Als ich diese Installiert hatte und nun wieder Spielen wollte kam:

"Bitte legen Sie die Original-CD "Transport Gigant CD1" ein.

Hat jemand einen guten Vorschlag zur lösung meines Problems?? 

Have a nice Day.


----------



## Herbboy (8. April 2006)

die PCG-vollversionen sind grundsätzlich bereits gepatcht und stellen eine eigene version dar, in der ein quasi"CD crack" schon drin ist - andere patches usw. sind inkompatibel. steht an sich auch immer bei der installation mit dabei. also musst du wohl de- und neuinstallieren, ohne patch.

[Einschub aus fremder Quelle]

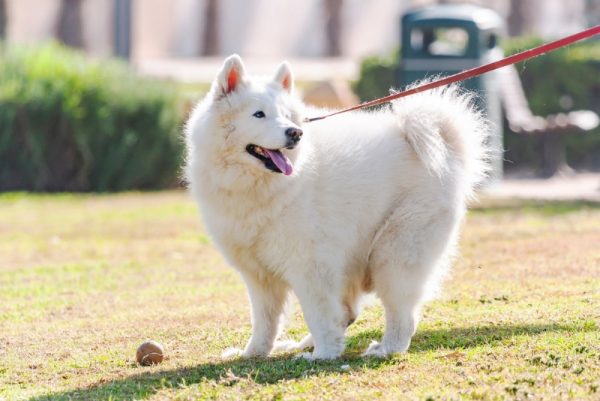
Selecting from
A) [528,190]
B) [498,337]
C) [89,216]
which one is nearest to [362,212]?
[498,337]

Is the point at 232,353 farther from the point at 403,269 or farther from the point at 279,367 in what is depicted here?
the point at 403,269

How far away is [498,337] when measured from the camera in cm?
702

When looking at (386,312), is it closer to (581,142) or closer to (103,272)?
(103,272)

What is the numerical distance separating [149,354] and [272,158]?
1.44 m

das ist natürlich nicht nur bei der PCG so, sondern auch bei anderen magazinen.


----------



## dskl (10. April 2006)

Herbboy am 08.04.2006 21:01 schrieb:
			
		

> die PCG-vollversionen sind grundsätzlich bereits gepatcht und stellen eine eigene version dar, in der ein quasi"CD crack" schon drin ist - andere patches usw. sind inkompatibel. steht an sich auch immer bei der installation mit dabei. also musst du wohl de- und neuinstallieren, ohne patch.
> 
> das ist natürlich nicht nur bei der PCG so, sondern auch bei anderen magazinen.




Frage?
Dann kann man wohl auch nicht das ADDON 'Down Under' installieren ?

Didi


----------



## Nali_WarCow (10. April 2006)

dskl am 10.04.2006 11:23 schrieb:
			
		

> Frage?
> Dann kann man wohl auch nicht das ADDON 'Down Under' installieren ?

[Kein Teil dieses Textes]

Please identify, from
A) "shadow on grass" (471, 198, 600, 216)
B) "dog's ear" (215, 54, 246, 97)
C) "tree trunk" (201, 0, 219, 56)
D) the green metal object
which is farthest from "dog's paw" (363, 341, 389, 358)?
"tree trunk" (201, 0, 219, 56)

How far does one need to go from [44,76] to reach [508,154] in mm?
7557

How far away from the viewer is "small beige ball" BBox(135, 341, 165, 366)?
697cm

Wenn das AddOn den aktuellen Patch benötigt, dann wird das wohl nicht gehen. Außer wenn das Spiel danach ausschließlich über die Original CD des AddOns läuft. (Weiß ich jetzt aber auswendig nicht). Das Problem mit den Vollversionen ist, dass diese leicht verändert wurden und so auch die PCG Disk als Original akzeptieren oder keine CD Abfrage mehr haben. Installiert man jedoch einen Patch, dann kommt die CD Abfrage wieder rein.
Eine andere Alternative wäre wenn das AddOn demnächst bei der PCG auf der Disk ist. Da sollte dann dafür gesorgt sein, daß es läuft.


----------



## legionaer1 (20. April 2006)

Herbboy am 08.04.2006 21:01 schrieb:
			
		

> die PCG-vollversionen sind grundsätzlich bereits gepatcht und stellen eine eigene version dar, in der ein quasi"CD crack" schon drin ist - andere patches usw. sind inkompatibel. steht an sich auch immer bei der installation mit dabei. also musst du wohl de- und neuinstallieren, ohne patch.
> 
> das ist natürlich nicht nur bei der PCG so, sondern auch bei anderen magazinen.

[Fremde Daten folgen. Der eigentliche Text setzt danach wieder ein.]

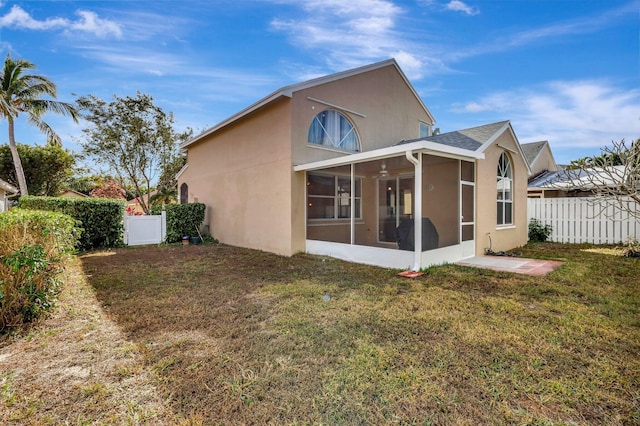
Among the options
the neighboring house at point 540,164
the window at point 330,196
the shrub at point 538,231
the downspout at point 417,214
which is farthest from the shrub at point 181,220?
the neighboring house at point 540,164

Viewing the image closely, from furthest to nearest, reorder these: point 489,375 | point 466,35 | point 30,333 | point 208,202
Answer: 1. point 208,202
2. point 466,35
3. point 30,333
4. point 489,375

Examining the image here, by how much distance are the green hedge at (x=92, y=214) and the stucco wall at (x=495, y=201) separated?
1256 centimetres

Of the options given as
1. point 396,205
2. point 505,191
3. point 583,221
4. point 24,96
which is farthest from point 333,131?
point 24,96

Hallo Herbboy, ich glaube nicht das die Vollversion von Transport Gigant bereits gepacht ist, man seht das z.B. daran das die Flugzeuge in der Luft nicht Vorrang von den Flugzeugen auf dem Boden haben oder die Routenfindung bei den Zügen funktioniert auch nicht   , die und viele andere Bugs müßten laut Bugfixliste behoben werden   .

Wie kann ich die Vollversion von PCG Patchen  

Kann vielleicht einer aus PCG die Frage beantworten. Danke.


----------



## legionaer1 (20. April 2006)

Mankkind am 08.04.2006 20:56 schrieb:
			
		

> Hallo,
> 
> als ich die letzte PC Games bekam habe ich mich riesig gefreud als ich sah, dass diesmal unter anderem Transport Gigant als Vollversion dabei war. Daher hab ich es gleich Installiert und auch gespielt. Leider bemerkte ich ein Paar kleine Bugs und hab mir auf der Offizielen Homepage von Transport Gigant gleich mal die aktuellen Patches  gezogen.
> 
> ...




@ Mankkind

Hi,

hast Du vielleicht das Problem mit dem Patch bei der Vollversion von Transport Gigant in den Griff bekommen?

Man ist das ärgerlich das man die "Vollversion" nicht Patchen kann,
ich verzfeifle fast 
 
an den Signalen der Züge, die fahren dauernd in den Deadlock obwohl die
Strecke war eine andere vorgegeben ....
  

Hat vielleicht jemand ein Rat, eine Idee.

Danke für alle Posts im Voraus


----------